══ Given data ══

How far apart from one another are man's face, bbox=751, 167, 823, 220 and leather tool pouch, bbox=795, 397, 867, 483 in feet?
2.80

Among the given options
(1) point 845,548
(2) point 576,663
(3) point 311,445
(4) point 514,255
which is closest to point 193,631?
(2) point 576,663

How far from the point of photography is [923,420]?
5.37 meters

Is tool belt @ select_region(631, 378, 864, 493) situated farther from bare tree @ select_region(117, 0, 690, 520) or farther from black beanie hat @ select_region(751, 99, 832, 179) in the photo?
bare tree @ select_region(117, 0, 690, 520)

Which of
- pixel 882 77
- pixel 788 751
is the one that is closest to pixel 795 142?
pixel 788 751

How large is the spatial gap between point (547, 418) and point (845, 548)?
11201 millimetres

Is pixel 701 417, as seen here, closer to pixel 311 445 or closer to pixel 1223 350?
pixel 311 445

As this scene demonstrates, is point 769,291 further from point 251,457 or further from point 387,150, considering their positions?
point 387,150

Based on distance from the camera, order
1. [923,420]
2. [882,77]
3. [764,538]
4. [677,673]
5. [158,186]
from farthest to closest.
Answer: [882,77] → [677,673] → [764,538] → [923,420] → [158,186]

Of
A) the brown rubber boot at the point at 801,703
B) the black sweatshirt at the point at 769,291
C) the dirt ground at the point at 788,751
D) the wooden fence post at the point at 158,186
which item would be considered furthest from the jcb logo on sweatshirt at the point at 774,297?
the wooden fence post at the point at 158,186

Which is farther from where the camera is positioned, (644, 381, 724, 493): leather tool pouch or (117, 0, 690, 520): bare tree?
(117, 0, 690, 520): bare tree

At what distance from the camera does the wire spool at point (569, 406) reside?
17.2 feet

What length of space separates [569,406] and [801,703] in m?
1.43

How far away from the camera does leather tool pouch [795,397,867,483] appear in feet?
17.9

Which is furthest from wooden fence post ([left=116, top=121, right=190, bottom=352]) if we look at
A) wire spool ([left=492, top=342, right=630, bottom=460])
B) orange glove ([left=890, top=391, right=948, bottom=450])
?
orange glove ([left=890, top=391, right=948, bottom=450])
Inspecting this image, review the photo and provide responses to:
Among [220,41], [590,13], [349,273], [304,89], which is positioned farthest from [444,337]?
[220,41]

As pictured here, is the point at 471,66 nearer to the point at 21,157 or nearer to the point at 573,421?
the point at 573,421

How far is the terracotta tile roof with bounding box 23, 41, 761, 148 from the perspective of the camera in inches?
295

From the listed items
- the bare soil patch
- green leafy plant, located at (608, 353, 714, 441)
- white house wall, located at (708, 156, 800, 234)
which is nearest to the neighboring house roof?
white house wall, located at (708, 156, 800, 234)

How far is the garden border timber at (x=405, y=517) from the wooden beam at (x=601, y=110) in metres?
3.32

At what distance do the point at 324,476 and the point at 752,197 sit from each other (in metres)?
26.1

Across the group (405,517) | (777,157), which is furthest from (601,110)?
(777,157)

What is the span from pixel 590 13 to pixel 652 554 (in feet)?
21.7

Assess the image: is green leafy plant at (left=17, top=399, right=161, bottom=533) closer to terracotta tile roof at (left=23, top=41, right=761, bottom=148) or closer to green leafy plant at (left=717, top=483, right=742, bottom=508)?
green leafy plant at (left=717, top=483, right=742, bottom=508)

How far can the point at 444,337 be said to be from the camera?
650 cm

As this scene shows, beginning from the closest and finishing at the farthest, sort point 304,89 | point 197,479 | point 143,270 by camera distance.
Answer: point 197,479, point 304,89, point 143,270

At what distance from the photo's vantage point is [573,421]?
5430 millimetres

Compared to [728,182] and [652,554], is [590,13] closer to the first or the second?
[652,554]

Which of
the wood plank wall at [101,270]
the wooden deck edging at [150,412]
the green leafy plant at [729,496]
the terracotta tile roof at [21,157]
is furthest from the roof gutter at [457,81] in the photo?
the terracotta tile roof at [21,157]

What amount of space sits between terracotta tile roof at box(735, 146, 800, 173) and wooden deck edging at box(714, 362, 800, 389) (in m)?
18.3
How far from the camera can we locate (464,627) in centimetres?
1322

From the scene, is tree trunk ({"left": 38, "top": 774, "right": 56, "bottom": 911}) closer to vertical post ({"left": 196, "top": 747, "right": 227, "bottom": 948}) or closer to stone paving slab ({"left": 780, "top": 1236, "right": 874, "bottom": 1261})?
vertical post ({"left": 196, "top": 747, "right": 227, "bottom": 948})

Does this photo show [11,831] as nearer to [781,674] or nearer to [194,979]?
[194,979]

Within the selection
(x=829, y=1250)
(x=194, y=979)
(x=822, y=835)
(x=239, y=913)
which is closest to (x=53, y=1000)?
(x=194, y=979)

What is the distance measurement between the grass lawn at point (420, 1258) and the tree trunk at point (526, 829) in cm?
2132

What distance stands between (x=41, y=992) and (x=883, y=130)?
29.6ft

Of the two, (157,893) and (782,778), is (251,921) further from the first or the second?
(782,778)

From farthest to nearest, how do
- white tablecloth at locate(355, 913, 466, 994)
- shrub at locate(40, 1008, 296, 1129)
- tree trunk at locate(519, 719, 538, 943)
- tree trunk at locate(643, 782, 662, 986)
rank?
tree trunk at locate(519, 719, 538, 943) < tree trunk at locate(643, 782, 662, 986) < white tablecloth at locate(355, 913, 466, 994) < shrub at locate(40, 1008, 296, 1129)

═══

* The problem *
Copy the listing lines from the one containing "Among the given options" through the one containing "5.37 meters", reproducing each verbatim.

* Output for this exercise *
Among the given options
(1) point 845,548
(2) point 576,663
(3) point 311,445
(4) point 514,255
which is closest to point 193,631?
(2) point 576,663

How far from the point of photography is [923,420]?
5.37 meters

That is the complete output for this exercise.